Experimental modeling and uncertainty analysis of dispersed phase holdup at flooding in a pulsed disc-doughnut column, case study: Response surface methodology and Monte-Carlo simulation

Abstract This study aims to investigate, optimize, and simulate the dispersed phase holdup at flooding conditions for the standard physical systems in a pulsed extraction column with the disc-doughnut configuration. The interaction impacts for operational parameters (pulse intensity and organic and aqueous phase velocities) and interfacial tension (systems type) were examined using the response surface approach.
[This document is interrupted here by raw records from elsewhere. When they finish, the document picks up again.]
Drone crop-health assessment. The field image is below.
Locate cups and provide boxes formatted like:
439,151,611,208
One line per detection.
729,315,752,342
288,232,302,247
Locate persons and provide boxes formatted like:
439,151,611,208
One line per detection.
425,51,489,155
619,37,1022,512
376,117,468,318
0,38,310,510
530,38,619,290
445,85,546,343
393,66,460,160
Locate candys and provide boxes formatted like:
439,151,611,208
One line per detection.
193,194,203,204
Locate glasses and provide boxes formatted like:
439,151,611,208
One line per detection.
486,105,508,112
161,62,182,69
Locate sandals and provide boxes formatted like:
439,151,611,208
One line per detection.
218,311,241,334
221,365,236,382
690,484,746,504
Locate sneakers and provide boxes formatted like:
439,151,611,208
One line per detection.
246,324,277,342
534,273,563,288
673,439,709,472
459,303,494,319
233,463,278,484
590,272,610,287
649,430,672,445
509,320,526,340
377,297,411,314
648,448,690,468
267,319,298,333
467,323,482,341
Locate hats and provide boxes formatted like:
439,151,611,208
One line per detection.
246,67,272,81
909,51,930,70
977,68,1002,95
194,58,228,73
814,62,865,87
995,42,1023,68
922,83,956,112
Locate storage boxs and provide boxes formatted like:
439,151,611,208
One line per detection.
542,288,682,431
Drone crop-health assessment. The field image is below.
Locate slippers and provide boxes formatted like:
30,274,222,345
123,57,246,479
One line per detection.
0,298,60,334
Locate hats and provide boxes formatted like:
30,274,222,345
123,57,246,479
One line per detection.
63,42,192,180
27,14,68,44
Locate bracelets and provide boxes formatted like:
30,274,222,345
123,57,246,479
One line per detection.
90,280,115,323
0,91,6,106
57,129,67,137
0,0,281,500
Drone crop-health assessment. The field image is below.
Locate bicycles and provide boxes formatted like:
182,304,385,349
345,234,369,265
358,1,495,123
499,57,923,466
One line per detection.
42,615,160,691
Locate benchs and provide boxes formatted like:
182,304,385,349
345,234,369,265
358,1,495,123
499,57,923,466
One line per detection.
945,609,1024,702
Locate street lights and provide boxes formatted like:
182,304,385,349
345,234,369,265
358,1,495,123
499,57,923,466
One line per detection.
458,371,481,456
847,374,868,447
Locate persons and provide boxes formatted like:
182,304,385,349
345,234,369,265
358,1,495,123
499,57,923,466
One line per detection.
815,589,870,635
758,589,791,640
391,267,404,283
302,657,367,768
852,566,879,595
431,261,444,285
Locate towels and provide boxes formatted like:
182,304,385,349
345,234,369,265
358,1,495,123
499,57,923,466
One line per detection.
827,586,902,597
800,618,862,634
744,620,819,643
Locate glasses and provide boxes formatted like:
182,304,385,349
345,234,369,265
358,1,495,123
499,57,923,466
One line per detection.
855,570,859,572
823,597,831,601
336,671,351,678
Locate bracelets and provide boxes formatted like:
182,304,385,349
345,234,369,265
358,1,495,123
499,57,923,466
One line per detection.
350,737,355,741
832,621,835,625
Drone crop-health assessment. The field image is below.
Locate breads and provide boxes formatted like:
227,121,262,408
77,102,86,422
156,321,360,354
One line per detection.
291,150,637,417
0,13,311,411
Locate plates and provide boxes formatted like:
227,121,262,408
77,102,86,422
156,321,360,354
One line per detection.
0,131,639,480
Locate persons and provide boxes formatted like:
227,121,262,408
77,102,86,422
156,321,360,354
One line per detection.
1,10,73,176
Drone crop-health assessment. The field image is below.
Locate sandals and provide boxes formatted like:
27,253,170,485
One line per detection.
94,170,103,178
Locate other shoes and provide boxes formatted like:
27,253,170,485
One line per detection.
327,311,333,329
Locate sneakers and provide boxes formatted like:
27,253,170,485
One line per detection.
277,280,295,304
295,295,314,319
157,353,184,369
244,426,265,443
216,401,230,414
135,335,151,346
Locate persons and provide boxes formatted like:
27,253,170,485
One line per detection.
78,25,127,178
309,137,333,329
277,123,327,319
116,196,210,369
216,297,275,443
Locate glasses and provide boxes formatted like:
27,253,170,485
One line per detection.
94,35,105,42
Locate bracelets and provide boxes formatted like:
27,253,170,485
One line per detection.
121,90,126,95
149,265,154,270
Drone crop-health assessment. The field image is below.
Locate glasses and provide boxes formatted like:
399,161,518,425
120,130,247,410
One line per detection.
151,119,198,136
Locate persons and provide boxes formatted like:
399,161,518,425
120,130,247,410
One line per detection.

A novel correlation for the dependent parameter, namely holdup at flooding based on the quadratic model, was developed with the central composition design methodology. A desirable agreement between actual data and calculated data from the proposed model was observed because of the high coefficient of determination. The maximized holdup at flooding was optimized at 0.43, when the interfacial tension, pulse intensity, organic phase velocity, and aqueous phase velocity were equal to 0.019 N/m, 3.97 cm/s, 2.93 mm/s, and 0.78 mm/s, respectively. The uncertainty analysis with the Monte-Carlo simulation was investigated to predict the sensitivity of input factors on the flooding curves in the pulsed column. Based on the simulation results, the pulsation intensity has the most critical impact on the output results. At the same time, the influence of the density and viscosity can be negligible on the dispersed phase holdup at flooding.